21年前に初めて踊って以来、毎年休まずよさこいに参加してきました。
最初の頃はとにかく、踊って騒いで楽しい!ばかりでしたね。
スタッフになった後も、練習や振付をメインに、その年の完成度を高めることだけに集中して、それが僕の役目でした。

それが、だるまを始めてからは、チームに関わる全てのことを自分達でやらないといけないんです。
楽曲、振付、衣装を進めながら、まずは踊り子さんを集めないといけないですし、練習を進めながら、当日に向けた色んな準備をしないといけない!そして何よりも、そのための資金を自分達で集めないといけないんです。
有名チームにいた頃、こんな負担を誰かがしてくれてたことを知ってはいたけど、それがどれほど大変かは分かっていませんでした。

 

また、「だるま」を立ち上げる前の2年間、初めてよさこいに参加しなかった期間があったんです。

その2年間、他のチームや、よさこいを取り巻く外側の環境なんかを、ひたすら見ましたね。
外から見ることで色んな発見があって、「だるま」を作るのに非常にいい勉強をさせてもらいました。

 

例えば僕は、よさこいの時期は高知中が“お祭り”の中にいると、勝手に勘違いしてたんです。

中にいる間は「お祭り状態のよさこい」しか見てないんですが、でも外から見てみて、当然ですが高知の全ての人がよさこいに熱狂するわけではないし、意外と冷めてる人たちもいるぞ、と。

また、自分は有名チームで踊らせてもらって、色んな競演場で、いつも満員のお客さんが居る状態ばかり見てきました。
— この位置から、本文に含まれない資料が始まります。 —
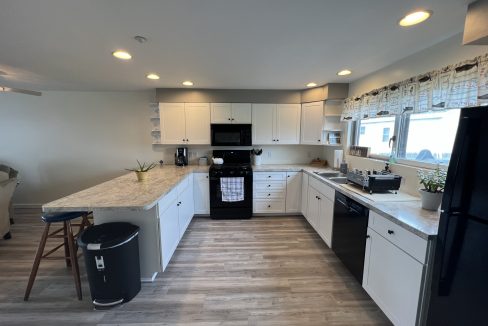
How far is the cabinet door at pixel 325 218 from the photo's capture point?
2.49 m

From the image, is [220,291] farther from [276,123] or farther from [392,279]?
[276,123]

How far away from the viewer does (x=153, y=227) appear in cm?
197

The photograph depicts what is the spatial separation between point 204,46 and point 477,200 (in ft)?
6.80

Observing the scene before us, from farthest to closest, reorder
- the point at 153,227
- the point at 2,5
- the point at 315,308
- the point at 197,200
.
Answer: the point at 197,200 < the point at 153,227 < the point at 315,308 < the point at 2,5

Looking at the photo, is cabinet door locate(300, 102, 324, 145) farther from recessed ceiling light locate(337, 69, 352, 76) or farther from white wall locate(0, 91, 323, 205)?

その人達はわざわざチームの行き先を調べて、遠くから足を運んで、見に来てくれてる人達なんだということに、気づかなかったんです。

 

 

よさこいを休んでお客さん側の視点で見てみると、色んなチームがあって、色んな楽しみ方があることが分かりました。そして何より、自分達がどういうチームを作りたいのかがハッキリ見えてきましたね。

 

「だるま」を作ろうと思ったきっかけは何ですか?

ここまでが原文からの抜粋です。